### WHAT YOU NEED TO DO
1: In the text on NBA players to watch, what award did Blake Griffin win?
2: Reproduce the passage of the text on NBA players to watch between "Basketball is a" and "Lob City, baby!", inclusive.

### EXTRACT PROVIDED
Basketball is a team sport, but individual players are the ones who capture the attention and imaginations of NBA fans everywhere. If each season is a soap opera — and the last one certainly was — these 10 players will be providing the most drama, excitement and riveting storylines for the next six months.
Blake Griffin, PF, Los Angeles Clippers
The most explosive dunker to enter the NBA since Dwight Howard, Griffin won the league's rookie of the year award in a landslide. What will he do for an encore with Chris Paul and Chauncey Billups tossing him alley oops? Lob City, baby!
Rajon Rondo, PG, Boston Celtics
When Kevin Garnett, Paul Pierce and Ray Allen carried the Celtics to a title in 2008, Rondo was just a second-year point guard along for the ride. Since then, as the Big Three have aged, he's emerged as Boston's best player and driving force. Banged up in a playoff series loss to Miami last summer and reportedly dangled as trade bait for Chris Paul, he's the Celts' best hope of hanging with the Heat and Bulls in the East.

[Saved data entries]
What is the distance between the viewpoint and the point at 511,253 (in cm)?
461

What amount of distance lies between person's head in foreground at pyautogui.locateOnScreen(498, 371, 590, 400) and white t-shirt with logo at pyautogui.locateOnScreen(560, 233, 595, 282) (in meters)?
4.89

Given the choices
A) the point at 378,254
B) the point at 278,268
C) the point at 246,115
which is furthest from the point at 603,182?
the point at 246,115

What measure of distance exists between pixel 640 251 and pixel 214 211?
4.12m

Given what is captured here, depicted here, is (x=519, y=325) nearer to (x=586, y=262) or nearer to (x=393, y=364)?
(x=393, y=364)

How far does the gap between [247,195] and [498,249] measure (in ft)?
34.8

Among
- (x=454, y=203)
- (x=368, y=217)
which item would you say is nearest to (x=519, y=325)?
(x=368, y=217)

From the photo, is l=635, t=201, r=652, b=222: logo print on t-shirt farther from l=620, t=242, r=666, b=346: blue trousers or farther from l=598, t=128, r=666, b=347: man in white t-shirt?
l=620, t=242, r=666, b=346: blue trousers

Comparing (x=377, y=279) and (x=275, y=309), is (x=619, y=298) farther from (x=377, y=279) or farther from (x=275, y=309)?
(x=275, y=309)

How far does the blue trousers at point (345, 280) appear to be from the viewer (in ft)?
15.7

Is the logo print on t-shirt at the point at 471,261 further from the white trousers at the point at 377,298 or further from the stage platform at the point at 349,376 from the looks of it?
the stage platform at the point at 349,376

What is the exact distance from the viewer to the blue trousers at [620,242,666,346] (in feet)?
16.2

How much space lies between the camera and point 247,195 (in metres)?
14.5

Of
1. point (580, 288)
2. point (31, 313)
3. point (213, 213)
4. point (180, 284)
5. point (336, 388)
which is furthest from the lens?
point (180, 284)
---
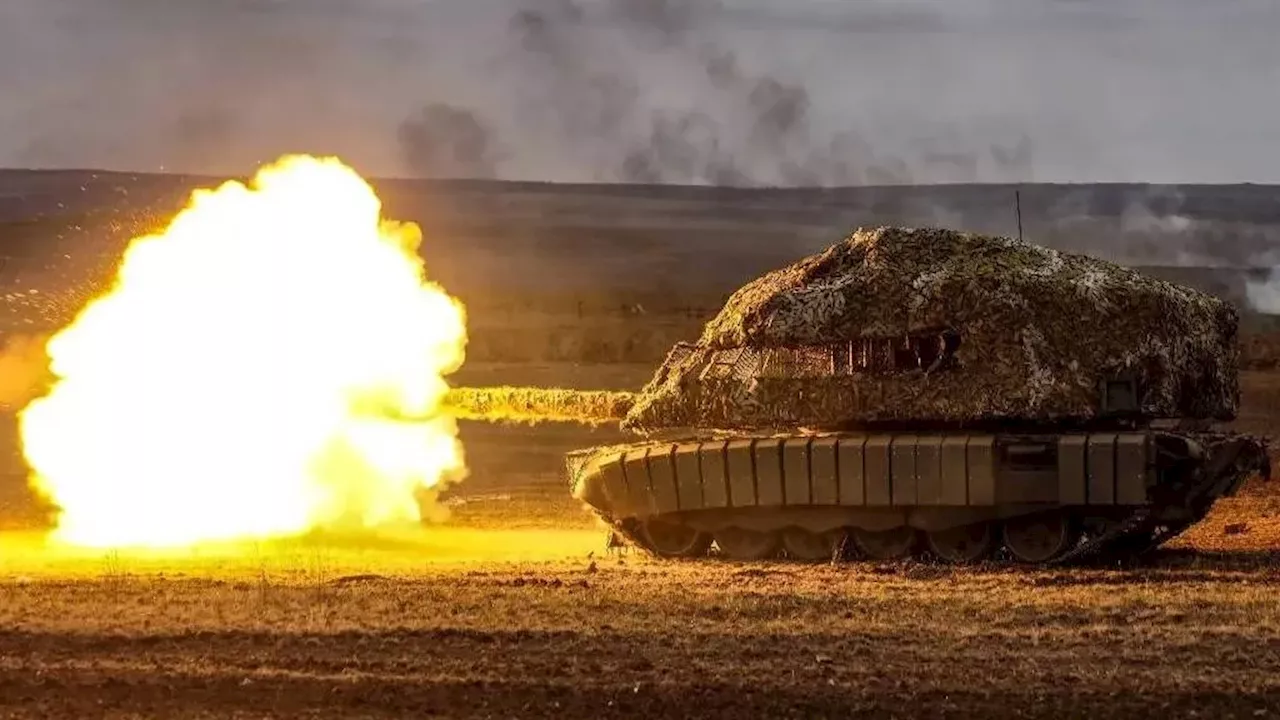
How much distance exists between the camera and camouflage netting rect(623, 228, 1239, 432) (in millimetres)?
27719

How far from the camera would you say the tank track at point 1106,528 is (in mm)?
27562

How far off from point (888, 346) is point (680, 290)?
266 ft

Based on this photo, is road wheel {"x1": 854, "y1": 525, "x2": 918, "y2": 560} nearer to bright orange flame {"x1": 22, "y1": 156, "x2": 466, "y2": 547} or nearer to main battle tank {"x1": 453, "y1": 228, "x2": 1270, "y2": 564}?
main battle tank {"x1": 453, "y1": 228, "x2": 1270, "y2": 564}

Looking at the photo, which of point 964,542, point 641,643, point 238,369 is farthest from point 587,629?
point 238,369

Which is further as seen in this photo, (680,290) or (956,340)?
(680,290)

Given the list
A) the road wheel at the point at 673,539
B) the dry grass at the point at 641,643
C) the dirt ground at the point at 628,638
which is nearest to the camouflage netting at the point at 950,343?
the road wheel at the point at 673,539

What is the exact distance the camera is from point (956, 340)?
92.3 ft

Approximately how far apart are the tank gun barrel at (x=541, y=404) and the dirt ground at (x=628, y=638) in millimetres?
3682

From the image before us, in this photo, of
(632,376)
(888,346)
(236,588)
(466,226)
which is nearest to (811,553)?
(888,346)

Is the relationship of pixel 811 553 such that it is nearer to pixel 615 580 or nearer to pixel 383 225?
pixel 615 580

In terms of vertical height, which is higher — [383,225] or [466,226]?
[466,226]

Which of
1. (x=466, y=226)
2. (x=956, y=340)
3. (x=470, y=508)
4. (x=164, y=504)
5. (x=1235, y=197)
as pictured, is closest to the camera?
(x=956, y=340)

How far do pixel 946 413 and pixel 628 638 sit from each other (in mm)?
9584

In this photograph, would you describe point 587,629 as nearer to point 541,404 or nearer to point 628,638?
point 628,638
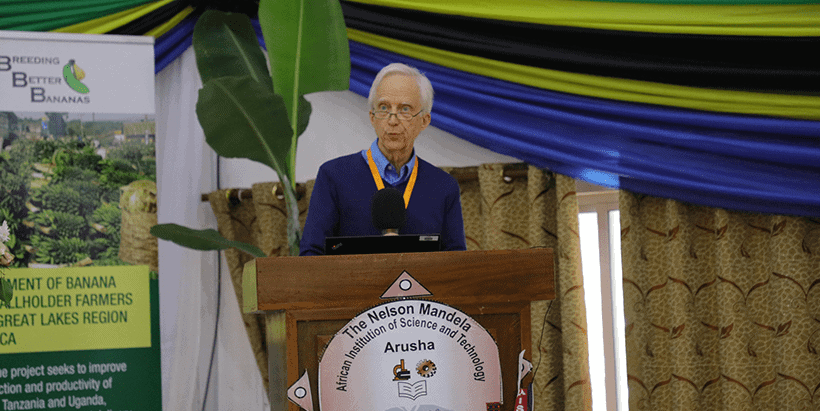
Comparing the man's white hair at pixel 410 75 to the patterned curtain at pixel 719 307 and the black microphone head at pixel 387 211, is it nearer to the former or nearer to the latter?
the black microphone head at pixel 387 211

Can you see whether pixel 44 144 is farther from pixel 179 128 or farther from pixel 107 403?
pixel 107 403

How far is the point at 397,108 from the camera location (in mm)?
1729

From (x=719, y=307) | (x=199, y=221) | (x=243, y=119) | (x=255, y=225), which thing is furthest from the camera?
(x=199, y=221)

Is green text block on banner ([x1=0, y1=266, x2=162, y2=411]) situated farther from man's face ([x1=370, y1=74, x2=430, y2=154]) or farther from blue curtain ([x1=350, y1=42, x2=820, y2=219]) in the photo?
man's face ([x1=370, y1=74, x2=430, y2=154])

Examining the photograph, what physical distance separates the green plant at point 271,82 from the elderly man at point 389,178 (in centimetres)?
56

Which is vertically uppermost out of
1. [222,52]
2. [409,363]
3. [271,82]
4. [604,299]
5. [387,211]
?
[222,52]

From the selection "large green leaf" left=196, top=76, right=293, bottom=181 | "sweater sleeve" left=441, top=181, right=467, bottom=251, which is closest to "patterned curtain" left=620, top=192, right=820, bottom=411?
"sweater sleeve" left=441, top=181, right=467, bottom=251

### ANSWERS
1: He won the league's rookie of the year award in a landslide.

2:
Basketball is a team sport, but individual players are the ones who capture the attention and imaginations of NBA fans everywhere. If each season is a soap opera — and the last one certainly was — these 10 players will be providing the most drama, excitement and riveting storylines for the next six months.
Blake Griffin, PF, Los Angeles Clippers
The most explosive dunker to enter the NBA since Dwight Howard, Griffin won the league's rookie of the year award in a landslide. What will he do for an encore with Chris Paul and Chauncey Billups tossing him alley oops? Lob City, baby!